Updated: Dec 20, 2025

3 December 2024: KwaZulu-Natal, South Africa


This morning I headed to Thula Thula Game Reserve, home to a private game reserve and wildlife conservation in KwaZulu-Natal, South Africa, run by Françoise Malby-Anthony. Thula Thula has over 11,000 hectares and began with a dream. Former co-owner/founder, Lawrence Anthony, who has since passed away, and Françoise dreamed of opening a game reserve in South Africa, where Lawrence was born. Plans escalated quickly once they learned of a herd of African Savannah elephants that were scheduled to be culled. Today, that herd lives at Thula Thula, and comprises two fair-sized herds, as well as bulls.


After the driver pulls up, he says, “There’s someone to greet you, but first, they need you to sign a paper.” AKA the indemnity clause, which acknowledges that if you are maimed or die, you can’t sue. Why? Well, this is the bush, and any number of things from mammals to reptiles to bugs can harm you.

When the paper is signed, I’m off to volunteer camp where I meet our team, get settled, and ID elephants. We spent at least two hours observing Nana and Marula’s herds and a group of males.

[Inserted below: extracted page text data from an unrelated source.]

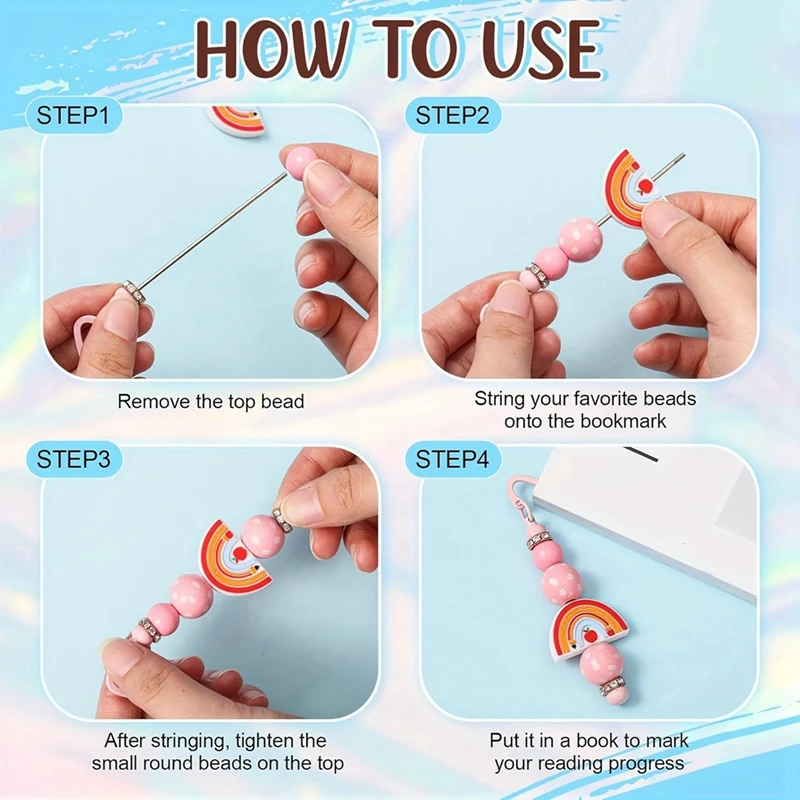 HOW TO USE

STEP1

Remove the top bead

STEP2

String your favorite beads onto the bookmark

STEP3

After stringing, tighten the small round beads on the top

STEP4

Put it in a book to mark your reading progress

I am situated in their volunteer camp, which happens to be right near their rehabilitation centre, where a baby jackal is currently being cared for and will be released onto the reserve when he’s ready. Each night, I sleep in a heavy canvas tent on a raised platform with one other tent about 3 yards away. My tent has a raised bed, an end table, and a camping torch. We have an open-air/common area kitchen where Chef Sibi cooks us three meals a day, and all the large bugs like to slam into the light at night, flying across the kitchen. We have a main house with books and movies, and an open-air washroom with no door, no lights, and lots of visitors like snakes, geckos, red-backed frogs, and scorpions. It’s a toss-up what’s in there, and if it’s deadly. So, I cross my fingers for a shower before sunset with no daytime snake visitors, and thoroughly check where I am walking and what I am touching after sunset. I barely slept a wink that night with curious visitors near my tent all night long, but I know one thing for sure—I was born for this.


Birds I saw today: Weavers, Square-tailed drongo

Mammals I saw today: Elephants, Impala, Nyala, Blue Wildebeest, Zebra, Giraffes, Warthog, Southern bushpig, Cape buffalo, Cheetah (in the boma waiting for release), Vervet monkeys, Rhino, Hippos.